Cela m'a rendue très triste, et dans un élan d'affection – que dis-je, de stupidité – je leur en ai fait part. Après avoir entendu ma peine quant à leur rejet, elles se sont indignées, m'ont accablée de la honte de mon égoïsme, m'ont insultée une dernière fois, puis sont parties.
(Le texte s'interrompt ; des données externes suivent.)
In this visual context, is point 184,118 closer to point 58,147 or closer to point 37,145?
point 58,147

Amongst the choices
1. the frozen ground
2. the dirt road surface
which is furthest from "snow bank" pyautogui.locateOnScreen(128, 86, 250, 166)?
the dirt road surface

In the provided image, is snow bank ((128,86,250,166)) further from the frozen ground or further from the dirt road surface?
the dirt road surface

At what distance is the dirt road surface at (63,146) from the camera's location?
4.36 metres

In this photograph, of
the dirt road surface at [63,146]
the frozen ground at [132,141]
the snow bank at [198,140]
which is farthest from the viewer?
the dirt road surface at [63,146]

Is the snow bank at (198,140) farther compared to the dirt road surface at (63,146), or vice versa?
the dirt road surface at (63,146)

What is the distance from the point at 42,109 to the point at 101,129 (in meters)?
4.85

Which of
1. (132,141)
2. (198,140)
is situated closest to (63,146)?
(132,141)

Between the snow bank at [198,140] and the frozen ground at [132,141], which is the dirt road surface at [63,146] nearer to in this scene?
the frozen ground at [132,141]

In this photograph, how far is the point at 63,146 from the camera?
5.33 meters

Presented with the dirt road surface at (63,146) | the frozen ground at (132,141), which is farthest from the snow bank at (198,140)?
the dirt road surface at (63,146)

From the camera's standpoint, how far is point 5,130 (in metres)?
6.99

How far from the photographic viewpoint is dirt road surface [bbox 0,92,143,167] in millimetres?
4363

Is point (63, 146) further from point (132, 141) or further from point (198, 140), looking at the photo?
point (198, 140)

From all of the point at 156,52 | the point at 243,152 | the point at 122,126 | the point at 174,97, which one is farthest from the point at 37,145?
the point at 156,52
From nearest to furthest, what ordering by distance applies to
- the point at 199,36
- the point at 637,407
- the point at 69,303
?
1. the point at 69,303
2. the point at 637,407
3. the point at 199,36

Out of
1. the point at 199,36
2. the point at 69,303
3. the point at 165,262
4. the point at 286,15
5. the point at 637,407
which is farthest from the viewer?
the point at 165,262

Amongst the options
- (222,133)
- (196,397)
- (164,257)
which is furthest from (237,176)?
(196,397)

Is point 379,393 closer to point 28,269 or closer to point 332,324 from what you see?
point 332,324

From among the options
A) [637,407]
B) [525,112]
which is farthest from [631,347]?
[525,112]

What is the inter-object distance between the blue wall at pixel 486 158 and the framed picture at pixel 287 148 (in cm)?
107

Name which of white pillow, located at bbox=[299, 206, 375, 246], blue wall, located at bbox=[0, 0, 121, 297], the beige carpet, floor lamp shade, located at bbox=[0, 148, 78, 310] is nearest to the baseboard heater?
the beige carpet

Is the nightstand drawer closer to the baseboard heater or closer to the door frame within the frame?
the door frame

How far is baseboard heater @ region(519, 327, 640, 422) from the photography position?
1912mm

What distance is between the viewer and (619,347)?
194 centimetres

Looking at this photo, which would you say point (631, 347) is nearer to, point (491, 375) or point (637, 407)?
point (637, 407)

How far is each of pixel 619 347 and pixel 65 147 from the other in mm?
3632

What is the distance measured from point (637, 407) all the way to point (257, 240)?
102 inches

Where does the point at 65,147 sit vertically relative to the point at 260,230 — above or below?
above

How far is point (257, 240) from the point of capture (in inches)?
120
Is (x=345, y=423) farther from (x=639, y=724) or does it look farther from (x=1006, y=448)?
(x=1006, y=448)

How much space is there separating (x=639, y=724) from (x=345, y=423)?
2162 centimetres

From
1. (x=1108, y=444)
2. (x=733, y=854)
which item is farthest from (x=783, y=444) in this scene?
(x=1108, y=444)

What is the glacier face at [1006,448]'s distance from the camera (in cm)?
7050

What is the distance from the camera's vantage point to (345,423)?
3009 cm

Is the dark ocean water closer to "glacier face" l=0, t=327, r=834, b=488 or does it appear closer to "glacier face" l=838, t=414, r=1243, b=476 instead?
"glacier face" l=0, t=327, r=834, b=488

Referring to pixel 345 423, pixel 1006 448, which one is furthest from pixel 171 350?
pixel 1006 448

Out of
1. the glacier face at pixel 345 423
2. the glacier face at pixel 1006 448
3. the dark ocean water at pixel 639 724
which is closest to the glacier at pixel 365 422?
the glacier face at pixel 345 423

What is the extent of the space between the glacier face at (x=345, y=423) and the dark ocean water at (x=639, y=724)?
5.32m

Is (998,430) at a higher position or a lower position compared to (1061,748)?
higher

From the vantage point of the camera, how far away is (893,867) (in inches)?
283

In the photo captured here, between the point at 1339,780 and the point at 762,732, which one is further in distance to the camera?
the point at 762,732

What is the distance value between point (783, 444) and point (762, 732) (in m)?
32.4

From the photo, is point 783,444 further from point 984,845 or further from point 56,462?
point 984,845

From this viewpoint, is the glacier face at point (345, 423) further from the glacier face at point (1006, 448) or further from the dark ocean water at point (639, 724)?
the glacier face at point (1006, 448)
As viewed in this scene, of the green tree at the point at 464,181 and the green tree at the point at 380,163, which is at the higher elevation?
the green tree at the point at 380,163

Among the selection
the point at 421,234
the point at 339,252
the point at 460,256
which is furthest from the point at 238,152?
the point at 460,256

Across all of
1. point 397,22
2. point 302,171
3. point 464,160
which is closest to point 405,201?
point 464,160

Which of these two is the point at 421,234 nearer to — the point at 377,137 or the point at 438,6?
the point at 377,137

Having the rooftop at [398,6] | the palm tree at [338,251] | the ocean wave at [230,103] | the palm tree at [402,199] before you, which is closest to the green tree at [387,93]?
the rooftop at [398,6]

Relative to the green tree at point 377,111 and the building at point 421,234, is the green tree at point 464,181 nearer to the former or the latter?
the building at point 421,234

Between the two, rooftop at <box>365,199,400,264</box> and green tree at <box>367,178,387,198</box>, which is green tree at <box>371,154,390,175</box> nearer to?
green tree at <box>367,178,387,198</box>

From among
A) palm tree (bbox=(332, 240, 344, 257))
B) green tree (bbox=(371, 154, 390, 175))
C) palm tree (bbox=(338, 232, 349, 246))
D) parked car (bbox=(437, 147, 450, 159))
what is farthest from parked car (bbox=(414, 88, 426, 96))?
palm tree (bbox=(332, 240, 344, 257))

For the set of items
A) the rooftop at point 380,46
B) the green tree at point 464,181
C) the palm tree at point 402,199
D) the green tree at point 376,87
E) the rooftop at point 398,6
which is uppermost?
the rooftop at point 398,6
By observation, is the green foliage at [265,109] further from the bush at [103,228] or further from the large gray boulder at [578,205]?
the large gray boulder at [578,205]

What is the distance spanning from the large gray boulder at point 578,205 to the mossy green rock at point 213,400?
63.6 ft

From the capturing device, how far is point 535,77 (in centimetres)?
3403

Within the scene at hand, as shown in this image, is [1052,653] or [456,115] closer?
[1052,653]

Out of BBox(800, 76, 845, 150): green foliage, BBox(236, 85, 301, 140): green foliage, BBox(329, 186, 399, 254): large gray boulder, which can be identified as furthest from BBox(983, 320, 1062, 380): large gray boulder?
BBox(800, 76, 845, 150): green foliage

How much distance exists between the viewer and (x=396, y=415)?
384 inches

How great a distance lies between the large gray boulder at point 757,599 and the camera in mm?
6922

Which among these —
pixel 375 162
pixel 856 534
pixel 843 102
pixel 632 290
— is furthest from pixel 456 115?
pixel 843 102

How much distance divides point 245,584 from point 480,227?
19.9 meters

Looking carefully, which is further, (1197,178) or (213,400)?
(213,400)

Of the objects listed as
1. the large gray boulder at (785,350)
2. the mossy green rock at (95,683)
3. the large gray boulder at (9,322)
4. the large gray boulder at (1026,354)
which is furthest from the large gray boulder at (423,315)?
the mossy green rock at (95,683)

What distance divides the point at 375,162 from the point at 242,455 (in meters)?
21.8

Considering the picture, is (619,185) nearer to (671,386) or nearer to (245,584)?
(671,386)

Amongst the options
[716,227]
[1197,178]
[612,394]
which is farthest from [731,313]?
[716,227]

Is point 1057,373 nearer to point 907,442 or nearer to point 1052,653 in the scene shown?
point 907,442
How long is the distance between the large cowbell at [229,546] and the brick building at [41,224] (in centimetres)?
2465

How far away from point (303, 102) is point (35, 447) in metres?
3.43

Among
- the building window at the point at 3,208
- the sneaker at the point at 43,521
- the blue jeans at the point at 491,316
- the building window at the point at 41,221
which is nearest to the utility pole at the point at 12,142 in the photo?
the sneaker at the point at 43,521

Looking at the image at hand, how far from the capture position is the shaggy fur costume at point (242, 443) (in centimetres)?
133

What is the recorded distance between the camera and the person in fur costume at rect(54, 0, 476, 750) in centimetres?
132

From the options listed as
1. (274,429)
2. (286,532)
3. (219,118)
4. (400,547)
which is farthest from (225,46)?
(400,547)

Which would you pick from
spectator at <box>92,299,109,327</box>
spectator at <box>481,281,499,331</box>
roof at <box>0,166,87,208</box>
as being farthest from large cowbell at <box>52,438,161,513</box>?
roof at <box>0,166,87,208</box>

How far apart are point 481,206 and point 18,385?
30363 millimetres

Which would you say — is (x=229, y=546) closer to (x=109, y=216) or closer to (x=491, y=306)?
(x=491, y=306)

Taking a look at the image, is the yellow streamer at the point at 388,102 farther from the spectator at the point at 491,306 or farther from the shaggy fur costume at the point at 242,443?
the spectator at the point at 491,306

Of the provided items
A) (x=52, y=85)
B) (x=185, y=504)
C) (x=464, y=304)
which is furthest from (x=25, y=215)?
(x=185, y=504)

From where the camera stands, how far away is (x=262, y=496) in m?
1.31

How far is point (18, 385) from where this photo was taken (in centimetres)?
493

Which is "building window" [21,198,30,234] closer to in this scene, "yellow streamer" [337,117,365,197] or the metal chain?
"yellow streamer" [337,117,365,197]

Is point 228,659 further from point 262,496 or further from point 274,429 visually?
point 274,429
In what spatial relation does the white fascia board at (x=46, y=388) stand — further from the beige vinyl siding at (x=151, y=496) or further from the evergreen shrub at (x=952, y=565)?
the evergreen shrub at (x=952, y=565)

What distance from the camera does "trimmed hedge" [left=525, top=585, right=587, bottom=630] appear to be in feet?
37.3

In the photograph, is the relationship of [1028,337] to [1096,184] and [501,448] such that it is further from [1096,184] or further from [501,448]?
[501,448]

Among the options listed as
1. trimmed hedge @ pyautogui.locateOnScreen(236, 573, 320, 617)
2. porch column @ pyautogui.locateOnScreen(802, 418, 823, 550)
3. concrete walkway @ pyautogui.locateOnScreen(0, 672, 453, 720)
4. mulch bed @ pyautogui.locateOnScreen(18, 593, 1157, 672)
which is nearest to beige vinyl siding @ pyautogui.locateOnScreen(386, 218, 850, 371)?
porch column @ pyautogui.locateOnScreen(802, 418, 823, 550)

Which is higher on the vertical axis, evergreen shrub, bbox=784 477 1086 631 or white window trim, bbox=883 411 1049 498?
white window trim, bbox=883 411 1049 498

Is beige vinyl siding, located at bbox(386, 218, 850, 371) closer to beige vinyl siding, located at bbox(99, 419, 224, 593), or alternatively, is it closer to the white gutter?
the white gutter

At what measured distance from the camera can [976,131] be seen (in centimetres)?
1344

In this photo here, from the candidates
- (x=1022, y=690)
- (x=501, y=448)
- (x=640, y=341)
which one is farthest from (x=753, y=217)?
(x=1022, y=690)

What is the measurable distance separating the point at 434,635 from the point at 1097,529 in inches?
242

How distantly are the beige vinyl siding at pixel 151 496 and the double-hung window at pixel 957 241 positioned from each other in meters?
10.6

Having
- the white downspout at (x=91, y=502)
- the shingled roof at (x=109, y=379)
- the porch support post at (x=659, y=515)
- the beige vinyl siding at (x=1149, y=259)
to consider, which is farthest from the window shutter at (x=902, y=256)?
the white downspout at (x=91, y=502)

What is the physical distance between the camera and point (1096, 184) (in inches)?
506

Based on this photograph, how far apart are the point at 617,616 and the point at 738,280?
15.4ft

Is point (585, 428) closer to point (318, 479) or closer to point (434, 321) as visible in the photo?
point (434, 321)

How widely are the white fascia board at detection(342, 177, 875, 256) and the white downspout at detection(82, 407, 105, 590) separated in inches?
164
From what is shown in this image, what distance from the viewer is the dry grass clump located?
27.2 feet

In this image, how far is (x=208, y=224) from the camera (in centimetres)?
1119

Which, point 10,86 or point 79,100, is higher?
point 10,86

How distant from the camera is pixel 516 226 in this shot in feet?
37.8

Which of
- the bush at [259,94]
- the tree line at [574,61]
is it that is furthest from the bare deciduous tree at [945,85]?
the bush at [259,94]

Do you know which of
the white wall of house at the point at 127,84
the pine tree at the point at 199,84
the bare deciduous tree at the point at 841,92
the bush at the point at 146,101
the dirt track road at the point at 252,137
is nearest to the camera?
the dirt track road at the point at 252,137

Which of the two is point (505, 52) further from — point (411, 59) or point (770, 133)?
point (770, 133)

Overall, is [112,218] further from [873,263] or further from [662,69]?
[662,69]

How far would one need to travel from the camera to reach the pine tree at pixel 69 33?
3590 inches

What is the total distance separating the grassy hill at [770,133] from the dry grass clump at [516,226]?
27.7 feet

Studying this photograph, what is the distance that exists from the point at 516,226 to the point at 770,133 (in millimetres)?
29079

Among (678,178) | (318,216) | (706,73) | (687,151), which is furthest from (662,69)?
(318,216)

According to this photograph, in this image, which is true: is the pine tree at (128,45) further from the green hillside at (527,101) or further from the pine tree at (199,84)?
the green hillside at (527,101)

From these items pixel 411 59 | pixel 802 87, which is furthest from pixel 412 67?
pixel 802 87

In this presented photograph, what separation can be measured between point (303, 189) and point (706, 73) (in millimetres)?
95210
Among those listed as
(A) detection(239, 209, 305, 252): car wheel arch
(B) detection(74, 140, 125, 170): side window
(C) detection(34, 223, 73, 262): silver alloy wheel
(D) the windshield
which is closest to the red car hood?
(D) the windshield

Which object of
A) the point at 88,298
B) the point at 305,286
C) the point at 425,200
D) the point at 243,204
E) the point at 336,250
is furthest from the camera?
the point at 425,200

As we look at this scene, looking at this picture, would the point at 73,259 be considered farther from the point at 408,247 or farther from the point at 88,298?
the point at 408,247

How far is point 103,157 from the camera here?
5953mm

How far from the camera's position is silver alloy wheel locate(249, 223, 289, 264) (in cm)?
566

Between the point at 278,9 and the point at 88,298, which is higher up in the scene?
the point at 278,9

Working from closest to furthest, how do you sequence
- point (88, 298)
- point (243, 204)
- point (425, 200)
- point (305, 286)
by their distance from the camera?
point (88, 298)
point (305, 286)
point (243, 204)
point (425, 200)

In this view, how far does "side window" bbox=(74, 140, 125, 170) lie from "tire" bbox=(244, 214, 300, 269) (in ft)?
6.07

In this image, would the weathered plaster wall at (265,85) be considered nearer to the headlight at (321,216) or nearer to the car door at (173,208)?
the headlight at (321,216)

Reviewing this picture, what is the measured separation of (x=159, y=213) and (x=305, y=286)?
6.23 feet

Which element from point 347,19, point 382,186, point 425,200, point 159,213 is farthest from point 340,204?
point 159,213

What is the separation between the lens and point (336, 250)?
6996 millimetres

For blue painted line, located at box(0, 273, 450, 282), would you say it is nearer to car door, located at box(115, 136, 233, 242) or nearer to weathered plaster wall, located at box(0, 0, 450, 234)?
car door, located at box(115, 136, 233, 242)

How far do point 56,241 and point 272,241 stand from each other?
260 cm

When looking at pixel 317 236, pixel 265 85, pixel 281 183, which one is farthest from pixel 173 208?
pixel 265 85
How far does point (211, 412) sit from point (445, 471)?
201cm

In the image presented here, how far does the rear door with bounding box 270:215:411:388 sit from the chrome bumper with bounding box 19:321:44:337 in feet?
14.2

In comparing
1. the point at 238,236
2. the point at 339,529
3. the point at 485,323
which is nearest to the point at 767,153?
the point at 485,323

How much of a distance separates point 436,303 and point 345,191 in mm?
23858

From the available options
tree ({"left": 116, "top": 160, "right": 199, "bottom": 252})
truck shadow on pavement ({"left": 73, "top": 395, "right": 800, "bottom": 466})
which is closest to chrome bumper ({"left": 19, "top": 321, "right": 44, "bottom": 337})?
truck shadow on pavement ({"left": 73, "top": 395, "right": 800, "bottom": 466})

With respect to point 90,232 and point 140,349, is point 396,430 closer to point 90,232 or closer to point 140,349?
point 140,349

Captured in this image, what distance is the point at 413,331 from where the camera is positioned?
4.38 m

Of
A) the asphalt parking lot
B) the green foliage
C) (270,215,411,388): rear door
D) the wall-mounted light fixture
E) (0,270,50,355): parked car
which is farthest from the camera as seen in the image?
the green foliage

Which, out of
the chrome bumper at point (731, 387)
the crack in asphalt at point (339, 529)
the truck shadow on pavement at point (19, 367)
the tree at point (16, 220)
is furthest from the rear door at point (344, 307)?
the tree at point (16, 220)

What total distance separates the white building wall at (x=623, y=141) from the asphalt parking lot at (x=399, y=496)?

Quant à moi, j'ai eu l'impression de rester immobile dans ce couloir pendant des jours. J'étais figée, paralysée par l'abandon. Oui, c'était ça, une fois de plus elles m'avaient laissée tomber, une fois de plus, j'étais abandonnée. J'ai l'impression d'avoir passé des jours entiers assise là, par terre entre la salle d'anglais et la salle d'allemand, à m'en vouloir de les avoir affectées de ma tristesse, et à me dire que si je n'avais pas eu l'égoïsme de dévoiler mon ressenti, peut-être seraient-elles restées ?

Avec le temps, je me dis que leur départ est la meilleure chose qui pouvait m'arriver, mais quand je me refais la scène dans ma tête, quand je repense à cette pauvre fille tétanisée dans le couloir, je me dis que ça aurait pu mieux se passer, que c'était injuste, que c'était bien trop, que cette blessure là n'aurait jamais dû arriver. J'étais là, terrifiée, à me demander comment j'allais y arriver, comment j'allais pouvoir exister si elles n'étaient plus là. Je tentais en vain de chasser mes larmes, car le fait était là : elles ne voulaient surtout pas de moi, et elles sont parties, elles m'ont laissée toute seule, elles m'ont abandonnée, elles m'ont oubliée.